**Explore the material**
1. Decide whether each statement agrees with the Ethereum account-classification text below. Answer yes or no for each, and quote the text's deciding words. (a) The joint learning strategy combines curriculum learning, triplet loss, and prototypical loss. (b) Ofori-Boateng et al. looked only at Ethereum networks. (c) Table 1 covers the approach, objective, method, transaction network, and performance of each work.
2. Carry on the Ethereum account-classification text below, starting right after its last sentence.
[[ Source passage open ]]
Understanding and addressing these challenges is crucial for ensuring Ethereum’s security and integrity and for promoting trust and confidence in blockchain technology adoption. In the context of extreme class imbalance and massive, noisy real-world graph structures, there is a pressing need for advanced methods to model the Ethereum transaction network, disentangle transaction features, and tackle account classification and fraud detection challenges.

In this research, we introduce the disentangled prototypical graph convolutional network (DP-GCN) for account classification in Ethereum transaction records. Our method employs a novel approach, which we term disentangled prototyping, to enhance pattern recognition in Ethereum transaction networks. The contributions of our work can be summarized as follows:

Disentangled Prototyping: We propose a new approach that uses disentangled prototyping to effectively recognize patterns in Ethereum transaction networks by isolating relevant features and leveraging prototypical networks, to enhance account classification.
Joint Learning: We incorporate a joint learning strategy that combines curriculum learning, triplet loss, and prototypical loss with an adjustable gamma coefficient for optimal performance.
Empirical Success: Our method achieved significant improvements over existing methods in experiments on real Ethereum transaction data, demonstrating its practical effectiveness in analyzing large-scale cryptocurrency transactions.

2. Related Works

The analysis of blockchain transaction graphs has received significant attention in the literature, with various methods employed to achieve different objectives. Table 1 provides an overview of the relevant literature, detailing the approach, objective, method, transaction network, and performance.

Earlier research explored graph traversing techniques for analyzing blockchain transaction data. For instance, Lin et al. utilized a graph representation method that captures time-dependent patterns in Ethereum transaction networks by encoding temporal information into walk strategies [3]. This approach provides a robust representation of time-evolving blockchain transaction graphs [6]. Similarly, Ofori-Boateng et al. employed a topological analysis technique to detect anomalous transaction patterns in Ethereum and Ripple networks [5]. Their method highlights the importance of topological features in blockchain anomaly detection. Further advancing the field, Bai et al. adopted temporal graphs to capture dynamics in the Ethereum transaction network [6]. By incorporating temporal information, their approach provides a comprehensive analysis of blockchain networks.
[[ Source passage closed ]]
[[ Input data open ]]
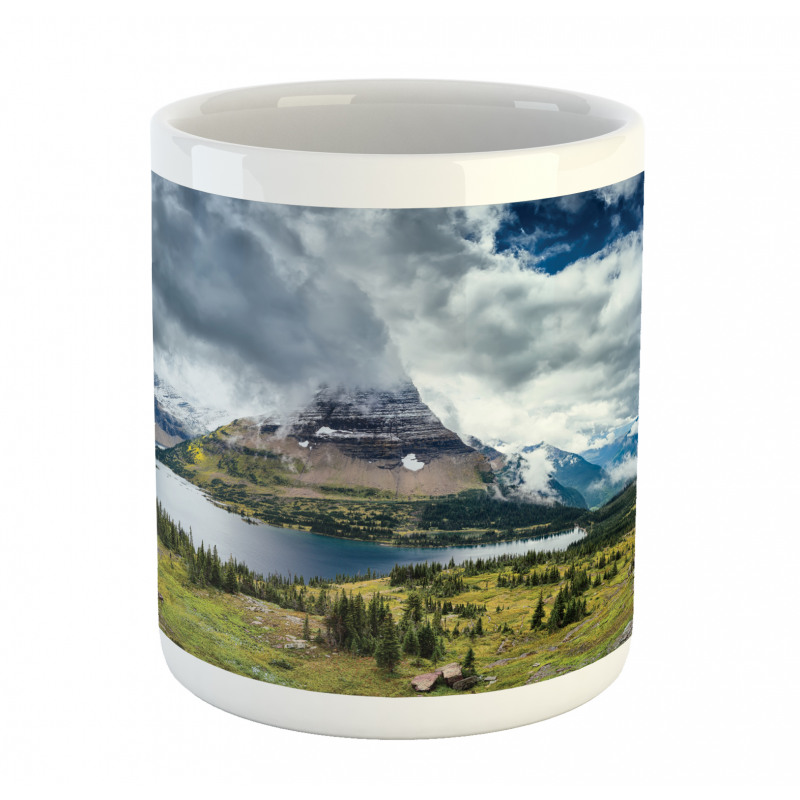 Overlook Vista Hidden Lake Mug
[[ Input data closed ]]
**Task-by-task results**
1.
(a) Yes: "combines curriculum learning, triplet loss, and prototypical loss with an adjustable gamma coefficient"
(b) No: "to detect anomalous transaction patterns in Ethereum and Ripple networks"
(c) Yes: "detailing the approach, objective, method, transaction network, and performance"

2.
The use of graph embedding techniques has become increasingly prevalent in recent research. Jin et al. combined a graph convolutional network (GCN) with hierarchical feature augmentation (HFAug) to detect Ponzi schemes in blockchain networks [7]. Their approach underscores the effectiveness of augmenting node features for improved performance in graph-based anomaly detection. Expanding upon this idea, Liu et al. proposed a feature augmentation-based graph neural network (FA-GNN) for account classification in Ethereum transaction data [8]. Their method emphasizes the significance of feature augmentation in achieving accurate blockchain account classification.

Meanwhile, Xia et al. introduced an ego-graph embedding approach coupled with a skip-gram model for phishing detection [9]. Their method demonstrated enhanced pattern recognition capabilities in blockchain transaction graphs. Building on the concept of graph embedding, Huang et al. developed an edge heterogeneous graph convolutional network (EH-GCN) for account classification in Ethereum transaction data [2]. Their approach highlights the importance of modeling edge heterogeneity for accurate node classification in blockchain networks. Lastly, Zhou et al. designed Ethident for de-anonymization across multiple Ethereum transaction datasets [10]. Their method showcased the benefits of a unified approach to de-anonymization across various types of transactions.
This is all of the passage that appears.